DDTのHARASHIMAは「怪我しないように心がけてはいるが、レスラーは危険といえば危険だからね。そうそう、自分も自転車保険、入らなきゃ」と、いつも通り常識人らしい返事をくれた。

大日本プロレスの野村卓矢は「さすがに猛獣使いの方が危ない気がするが・・・考えるいいキッカケになった。気を引き締める」とシッカリしている。同じく大日本の兵頭彰は「常に危険と隣り合わせ。気をつける」とタイツの紐をしめなおした様子。デスマッチもある団体なので、危険という思いは強く抱いているようだ。
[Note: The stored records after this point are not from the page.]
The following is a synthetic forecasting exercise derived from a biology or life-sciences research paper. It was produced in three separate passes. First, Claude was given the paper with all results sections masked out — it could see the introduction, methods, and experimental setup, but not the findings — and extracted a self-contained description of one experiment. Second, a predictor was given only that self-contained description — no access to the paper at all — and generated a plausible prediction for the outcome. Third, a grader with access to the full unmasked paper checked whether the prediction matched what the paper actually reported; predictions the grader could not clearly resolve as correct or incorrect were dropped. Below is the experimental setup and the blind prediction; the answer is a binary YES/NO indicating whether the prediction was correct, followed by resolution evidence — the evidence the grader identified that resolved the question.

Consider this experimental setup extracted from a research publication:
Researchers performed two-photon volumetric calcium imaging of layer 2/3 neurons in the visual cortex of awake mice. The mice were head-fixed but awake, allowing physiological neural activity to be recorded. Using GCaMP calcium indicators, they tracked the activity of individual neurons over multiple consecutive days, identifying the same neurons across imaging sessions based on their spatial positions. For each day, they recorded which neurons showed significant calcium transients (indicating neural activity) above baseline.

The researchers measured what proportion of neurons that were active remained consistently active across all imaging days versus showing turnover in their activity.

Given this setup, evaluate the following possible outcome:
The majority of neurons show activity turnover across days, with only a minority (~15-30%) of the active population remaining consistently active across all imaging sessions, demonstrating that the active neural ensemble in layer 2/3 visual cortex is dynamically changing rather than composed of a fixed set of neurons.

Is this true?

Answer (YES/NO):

金剛に電撃加入の征矢学、BASARAの木高イサミの二人は「レフェリーも含むんだって!?」と、思わぬところに引っかかっていた。

ノアの清宮海斗は「猛獣使いと同じ? レスラーは猛獣と言われてもおかしくないから」と、年齢の割にはキモが据わっている。

いずれにしても、命がけでリングに上がるプロレスラーに、さらにリスペクトの想いが強くなった。これからも、どうか怪我のないように、頑張ってほしい。